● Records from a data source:
━━━━

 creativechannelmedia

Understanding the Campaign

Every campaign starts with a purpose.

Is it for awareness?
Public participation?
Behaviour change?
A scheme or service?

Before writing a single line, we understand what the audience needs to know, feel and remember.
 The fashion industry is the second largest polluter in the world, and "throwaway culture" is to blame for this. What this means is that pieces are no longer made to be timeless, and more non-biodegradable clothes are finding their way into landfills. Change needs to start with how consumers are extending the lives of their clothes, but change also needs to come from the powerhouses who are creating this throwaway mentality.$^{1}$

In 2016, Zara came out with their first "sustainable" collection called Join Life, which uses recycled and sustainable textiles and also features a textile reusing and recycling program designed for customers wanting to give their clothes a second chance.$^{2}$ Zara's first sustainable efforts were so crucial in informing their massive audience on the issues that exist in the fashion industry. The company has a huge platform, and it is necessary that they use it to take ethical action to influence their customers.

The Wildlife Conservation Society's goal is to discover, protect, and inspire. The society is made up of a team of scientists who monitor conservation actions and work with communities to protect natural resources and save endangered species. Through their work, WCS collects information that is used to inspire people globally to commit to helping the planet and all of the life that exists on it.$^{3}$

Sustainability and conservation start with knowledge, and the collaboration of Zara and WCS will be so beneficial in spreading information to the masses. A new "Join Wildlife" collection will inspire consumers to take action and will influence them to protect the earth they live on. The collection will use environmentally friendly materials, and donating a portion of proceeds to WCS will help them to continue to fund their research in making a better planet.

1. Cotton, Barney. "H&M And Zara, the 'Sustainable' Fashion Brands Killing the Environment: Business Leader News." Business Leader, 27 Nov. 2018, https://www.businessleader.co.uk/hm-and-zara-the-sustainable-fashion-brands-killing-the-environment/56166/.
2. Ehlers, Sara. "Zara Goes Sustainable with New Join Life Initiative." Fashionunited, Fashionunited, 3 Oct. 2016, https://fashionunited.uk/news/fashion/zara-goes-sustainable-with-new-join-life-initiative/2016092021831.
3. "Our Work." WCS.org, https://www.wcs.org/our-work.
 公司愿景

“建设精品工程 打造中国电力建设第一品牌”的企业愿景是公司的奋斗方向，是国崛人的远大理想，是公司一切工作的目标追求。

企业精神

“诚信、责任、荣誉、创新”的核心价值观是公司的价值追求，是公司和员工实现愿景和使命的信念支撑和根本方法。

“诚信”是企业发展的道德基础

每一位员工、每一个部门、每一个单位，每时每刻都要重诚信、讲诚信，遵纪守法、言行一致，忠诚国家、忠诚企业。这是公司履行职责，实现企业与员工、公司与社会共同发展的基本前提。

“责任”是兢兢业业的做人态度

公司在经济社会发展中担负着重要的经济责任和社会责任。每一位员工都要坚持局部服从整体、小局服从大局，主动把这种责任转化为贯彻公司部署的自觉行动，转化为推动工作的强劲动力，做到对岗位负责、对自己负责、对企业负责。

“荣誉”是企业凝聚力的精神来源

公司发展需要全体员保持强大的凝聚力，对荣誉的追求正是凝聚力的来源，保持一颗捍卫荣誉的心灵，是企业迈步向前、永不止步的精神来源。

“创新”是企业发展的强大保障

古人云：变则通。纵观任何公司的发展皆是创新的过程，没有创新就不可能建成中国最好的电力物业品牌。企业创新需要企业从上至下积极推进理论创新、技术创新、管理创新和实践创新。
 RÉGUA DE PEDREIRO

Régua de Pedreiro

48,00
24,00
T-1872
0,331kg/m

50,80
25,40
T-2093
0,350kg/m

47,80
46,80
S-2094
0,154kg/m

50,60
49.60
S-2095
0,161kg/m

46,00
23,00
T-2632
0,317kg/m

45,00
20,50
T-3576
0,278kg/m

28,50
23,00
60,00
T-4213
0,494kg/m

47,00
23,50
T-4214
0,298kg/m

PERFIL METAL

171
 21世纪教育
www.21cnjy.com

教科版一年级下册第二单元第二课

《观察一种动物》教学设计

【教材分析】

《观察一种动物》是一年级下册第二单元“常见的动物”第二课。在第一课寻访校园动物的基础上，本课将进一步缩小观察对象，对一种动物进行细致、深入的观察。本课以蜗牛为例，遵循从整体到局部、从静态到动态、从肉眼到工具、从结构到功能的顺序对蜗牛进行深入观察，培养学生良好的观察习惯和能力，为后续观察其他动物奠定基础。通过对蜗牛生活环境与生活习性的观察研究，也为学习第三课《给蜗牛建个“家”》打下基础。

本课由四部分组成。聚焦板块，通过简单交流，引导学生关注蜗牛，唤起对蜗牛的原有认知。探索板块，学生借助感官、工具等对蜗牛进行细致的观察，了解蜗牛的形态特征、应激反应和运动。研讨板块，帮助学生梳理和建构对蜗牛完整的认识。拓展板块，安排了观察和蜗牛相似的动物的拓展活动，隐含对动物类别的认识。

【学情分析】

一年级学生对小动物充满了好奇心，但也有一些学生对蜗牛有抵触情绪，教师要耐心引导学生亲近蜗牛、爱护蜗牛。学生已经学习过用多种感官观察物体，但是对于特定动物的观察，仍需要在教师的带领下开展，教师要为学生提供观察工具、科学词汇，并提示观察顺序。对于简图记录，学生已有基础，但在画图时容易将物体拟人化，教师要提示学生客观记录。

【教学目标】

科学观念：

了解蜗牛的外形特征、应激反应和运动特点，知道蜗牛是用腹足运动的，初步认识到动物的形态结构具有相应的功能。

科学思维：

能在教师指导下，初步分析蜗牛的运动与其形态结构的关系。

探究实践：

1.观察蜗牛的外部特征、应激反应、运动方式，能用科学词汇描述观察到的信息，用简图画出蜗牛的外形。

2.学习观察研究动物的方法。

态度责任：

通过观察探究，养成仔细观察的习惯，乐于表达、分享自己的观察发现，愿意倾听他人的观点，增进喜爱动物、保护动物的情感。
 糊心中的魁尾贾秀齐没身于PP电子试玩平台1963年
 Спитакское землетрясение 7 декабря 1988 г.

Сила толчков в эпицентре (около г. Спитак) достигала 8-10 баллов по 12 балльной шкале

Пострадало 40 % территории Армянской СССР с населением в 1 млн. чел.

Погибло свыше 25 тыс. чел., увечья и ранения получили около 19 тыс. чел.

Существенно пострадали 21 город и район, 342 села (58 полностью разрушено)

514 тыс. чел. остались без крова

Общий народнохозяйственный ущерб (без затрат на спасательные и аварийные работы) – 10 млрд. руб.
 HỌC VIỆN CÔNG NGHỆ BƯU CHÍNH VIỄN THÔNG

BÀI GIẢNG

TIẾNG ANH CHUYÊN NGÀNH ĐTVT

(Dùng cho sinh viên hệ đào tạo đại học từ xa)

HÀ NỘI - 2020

━━━━

● Task to complete:
Please output each entry above exactly, leaving nothing out.

● Exercise result:
 creativechannelmedia

Understanding the Campaign

Every campaign starts with a purpose.

Is it for awareness?
Public participation?
Behaviour change?
A scheme or service?

Before writing a single line, we understand what the audience needs to know, feel and remember.
 The fashion industry is the second largest polluter in the world, and "throwaway culture" is to blame for this. What this means is that pieces are no longer made to be timeless, and more non-biodegradable clothes are finding their way into landfills. Change needs to start with how consumers are extending the lives of their clothes, but change also needs to come from the powerhouses who are creating this throwaway mentality.$^{1}$

In 2016, Zara came out with their first "sustainable" collection called Join Life, which uses recycled and sustainable textiles and also features a textile reusing and recycling program designed for customers wanting to give their clothes a second chance.$^{2}$ Zara's first sustainable efforts were so crucial in informing their massive audience on the issues that exist in the fashion industry. The company has a huge platform, and it is necessary that they use it to take ethical action to influence their customers.

The Wildlife Conservation Society's goal is to discover, protect, and inspire. The society is made up of a team of scientists who monitor conservation actions and work with communities to protect natural resources and save endangered species. Through their work, WCS collects information that is used to inspire people globally to commit to helping the planet and all of the life that exists on it.$^{3}$

Sustainability and conservation start with knowledge, and the collaboration of Zara and WCS will be so beneficial in spreading information to the masses. A new "Join Wildlife" collection will inspire consumers to take action and will influence them to protect the earth they live on. The collection will use environmentally friendly materials, and donating a portion of proceeds to WCS will help them to continue to fund their research in making a better planet.

1. Cotton, Barney. "H&M And Zara, the 'Sustainable' Fashion Brands Killing the Environment: Business Leader News." Business Leader, 27 Nov. 2018, https://www.businessleader.co.uk/hm-and-zara-the-sustainable-fashion-brands-killing-the-environment/56166/.
2. Ehlers, Sara. "Zara Goes Sustainable with New Join Life Initiative." Fashionunited, Fashionunited, 3 Oct. 2016, https://fashionunited.uk/news/fashion/zara-goes-sustainable-with-new-join-life-initiative/2016092021831.
3. "Our Work." WCS.org, https://www.wcs.org/our-work.
 公司愿景

“建设精品工程 打造中国电力建设第一品牌”的企业愿景是公司的奋斗方向，是国崛人的远大理想，是公司一切工作的目标追求。

企业精神

“诚信、责任、荣誉、创新”的核心价值观是公司的价值追求，是公司和员工实现愿景和使命的信念支撑和根本方法。

“诚信”是企业发展的道德基础

每一位员工、每一个部门、每一个单位，每时每刻都要重诚信、讲诚信，遵纪守法、言行一致，忠诚国家、忠诚企业。这是公司履行职责，实现企业与员工、公司与社会共同发展的基本前提。

“责任”是兢兢业业的做人态度

公司在经济社会发展中担负着重要的经济责任和社会责任。每一位员工都要坚持局部服从整体、小局服从大局，主动把这种责任转化为贯彻公司部署的自觉行动，转化为推动工作的强劲动力，做到对岗位负责、对自己负责、对企业负责。

“荣誉”是企业凝聚力的精神来源

公司发展需要全体员保持强大的凝聚力，对荣誉的追求正是凝聚力的来源，保持一颗捍卫荣誉的心灵，是企业迈步向前、永不止步的精神来源。

“创新”是企业发展的强大保障

古人云：变则通。纵观任何公司的发展皆是创新的过程，没有创新就不可能建成中国最好的电力物业品牌。企业创新需要企业从上至下积极推进理论创新、技术创新、管理创新和实践创新。
 RÉGUA DE PEDREIRO

Régua de Pedreiro

48,00
24,00
T-1872
0,331kg/m

50,80
25,40
T-2093
0,350kg/m

47,80
46,80
S-2094
0,154kg/m

50,60
49.60
S-2095
0,161kg/m

46,00
23,00
T-2632
0,317kg/m

45,00
20,50
T-3576
0,278kg/m

28,50
23,00
60,00
T-4213
0,494kg/m

47,00
23,50
T-4214
0,298kg/m

PERFIL METAL

171
 21世纪教育
www.21cnjy.com

教科版一年级下册第二单元第二课

《观察一种动物》教学设计

【教材分析】

《观察一种动物》是一年级下册第二单元“常见的动物”第二课。在第一课寻访校园动物的基础上，本课将进一步缩小观察对象，对一种动物进行细致、深入的观察。本课以蜗牛为例，遵循从整体到局部、从静态到动态、从肉眼到工具、从结构到功能的顺序对蜗牛进行深入观察，培养学生良好的观察习惯和能力，为后续观察其他动物奠定基础。通过对蜗牛生活环境与生活习性的观察研究，也为学习第三课《给蜗牛建个“家”》打下基础。

本课由四部分组成。聚焦板块，通过简单交流，引导学生关注蜗牛，唤起对蜗牛的原有认知。探索板块，学生借助感官、工具等对蜗牛进行细致的观察，了解蜗牛的形态特征、应激反应和运动。研讨板块，帮助学生梳理和建构对蜗牛完整的认识。拓展板块，安排了观察和蜗牛相似的动物的拓展活动，隐含对动物类别的认识。

【学情分析】

一年级学生对小动物充满了好奇心，但也有一些学生对蜗牛有抵触情绪，教师要耐心引导学生亲近蜗牛、爱护蜗牛。学生已经学习过用多种感官观察物体，但是对于特定动物的观察，仍需要在教师的带领下开展，教师要为学生提供观察工具、科学词汇，并提示观察顺序。对于简图记录，学生已有基础，但在画图时容易将物体拟人化，教师要提示学生客观记录。

【教学目标】

科学观念：

了解蜗牛的外形特征、应激反应和运动特点，知道蜗牛是用腹足运动的，初步认识到动物的形态结构具有相应的功能。

科学思维：

能在教师指导下，初步分析蜗牛的运动与其形态结构的关系。

探究实践：

1.观察蜗牛的外部特征、应激反应、运动方式，能用科学词汇描述观察到的信息，用简图画出蜗牛的外形。

2.学习观察研究动物的方法。

态度责任：

通过观察探究，养成仔细观察的习惯，乐于表达、分享自己的观察发现，愿意倾听他人的观点，增进喜爱动物、保护动物的情感。
 糊心中的魁尾贾秀齐没身于PP电子试玩平台1963年
 Спитакское землетрясение 7 декабря 1988 г.

Сила толчков в эпицентре (около г. Спитак) достигала 8-10 баллов по 12 балльной шкале

Пострадало 40 % территории Армянской СССР с населением в 1 млн. чел.

Погибло свыше 25 тыс. чел., увечья и ранения получили около 19 тыс. чел.

Существенно пострадали 21 город и район, 342 села (58 полностью разрушено)

514 тыс. чел. остались без крова

Общий народнохозяйственный ущерб (без затрат на спасательные и аварийные работы) – 10 млрд. руб.
 HỌC VIỆN CÔNG NGHỆ BƯU CHÍNH VIỄN THÔNG

BÀI GIẢNG

TIẾNG ANH CHUYÊN NGÀNH ĐTVT

(Dùng cho sinh viên hệ đào tạo đại học từ xa)

HÀ NỘI - 2020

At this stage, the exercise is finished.